Collected data:
_ _ _ _ _ _ _

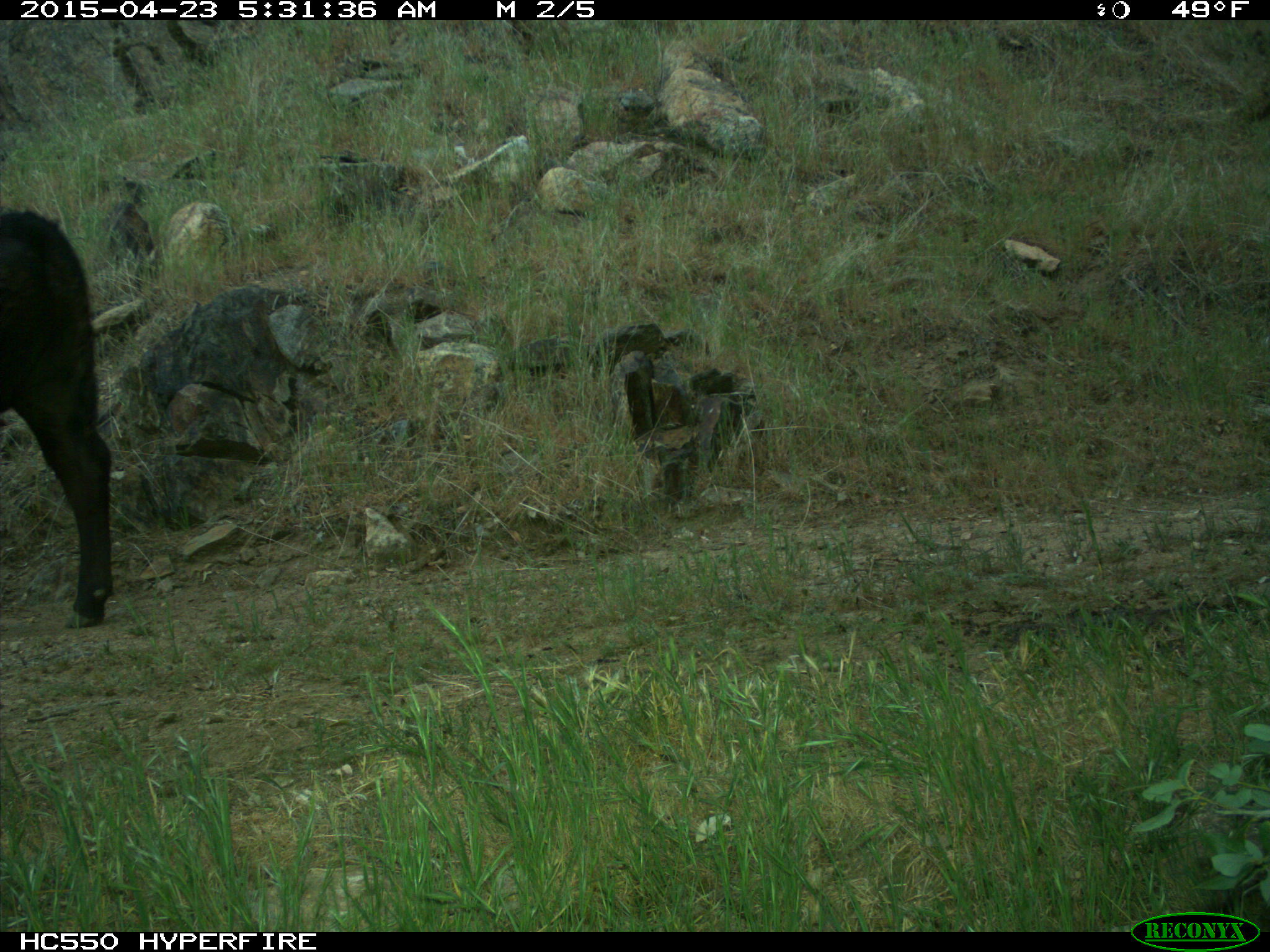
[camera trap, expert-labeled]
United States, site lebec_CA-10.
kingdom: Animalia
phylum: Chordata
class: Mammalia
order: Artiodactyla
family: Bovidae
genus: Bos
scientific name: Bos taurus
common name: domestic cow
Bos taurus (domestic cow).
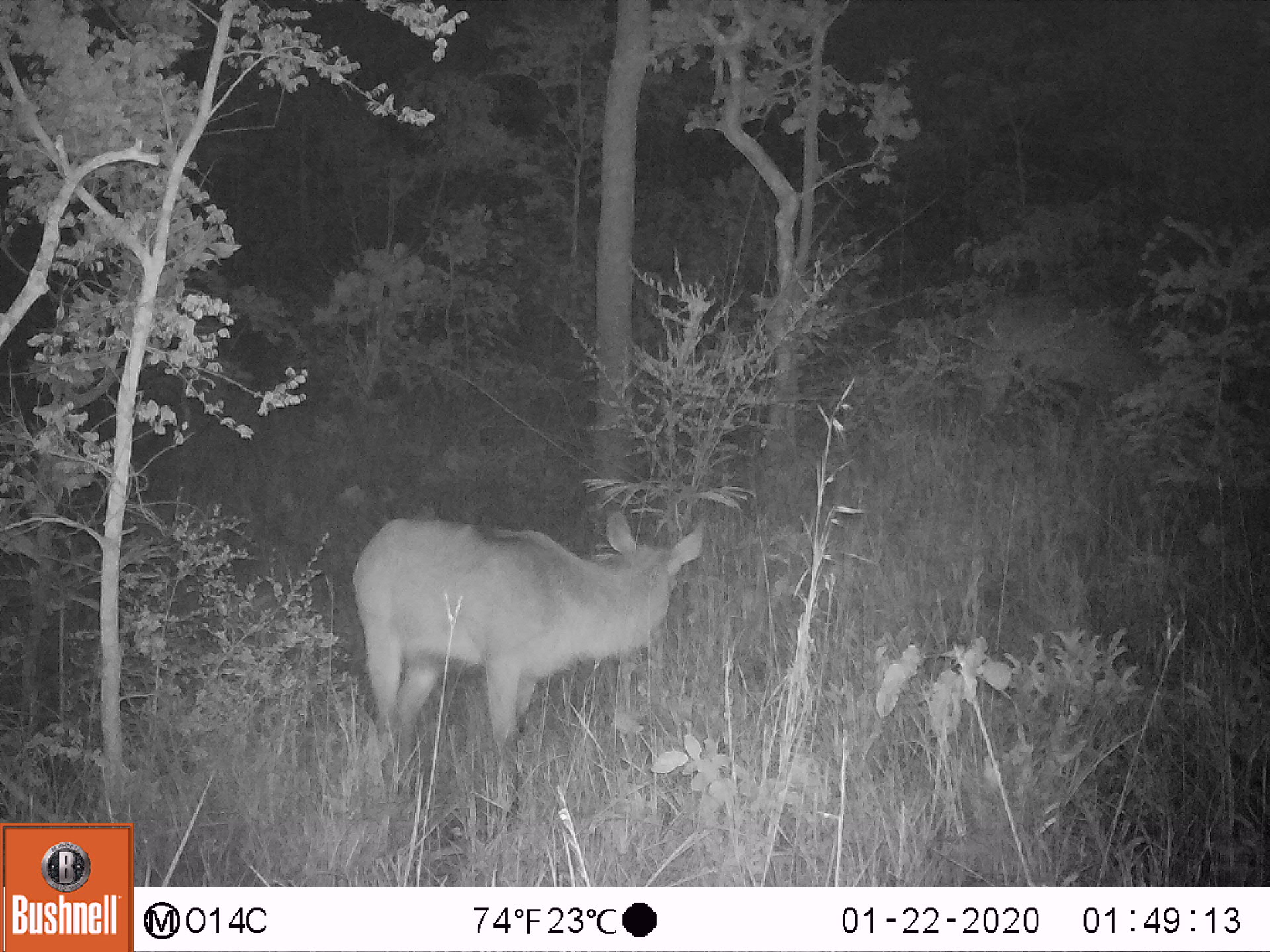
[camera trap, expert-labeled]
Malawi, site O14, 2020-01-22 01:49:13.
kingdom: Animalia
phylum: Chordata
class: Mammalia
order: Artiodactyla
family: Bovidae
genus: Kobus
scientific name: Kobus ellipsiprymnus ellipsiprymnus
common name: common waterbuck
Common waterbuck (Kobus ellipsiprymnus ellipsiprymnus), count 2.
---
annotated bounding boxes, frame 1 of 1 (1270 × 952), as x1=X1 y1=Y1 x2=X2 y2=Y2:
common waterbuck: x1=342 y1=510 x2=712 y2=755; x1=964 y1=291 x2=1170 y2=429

_ _ _ _ _ _ _

Activity:
Pictures aside, every entry above must be repeated exactly.

Task response:
[camera trap, expert-labeled]
United States, site lebec_CA-10.
kingdom: Animalia
phylum: Chordata
class: Mammalia
order: Artiodactyla
family: Bovidae
genus: Bos
scientific name: Bos taurus
common name: domestic cow
Bos taurus (domestic cow).
[camera trap, expert-labeled]
Malawi, site O14, 2020-01-22 01:49:13.
kingdom: Animalia
phylum: Chordata
class: Mammalia
order: Artiodactyla
family: Bovidae
genus: Kobus
scientific name: Kobus ellipsiprymnus ellipsiprymnus
common name: common waterbuck
Common waterbuck (Kobus ellipsiprymnus ellipsiprymnus), count 2.
---
annotated bounding boxes, frame 1 of 1 (1270 × 952), as x1=X1 y1=Y1 x2=X2 y2=Y2:
common waterbuck: x1=342 y1=510 x2=712 y2=755; x1=964 y1=291 x2=1170 y2=429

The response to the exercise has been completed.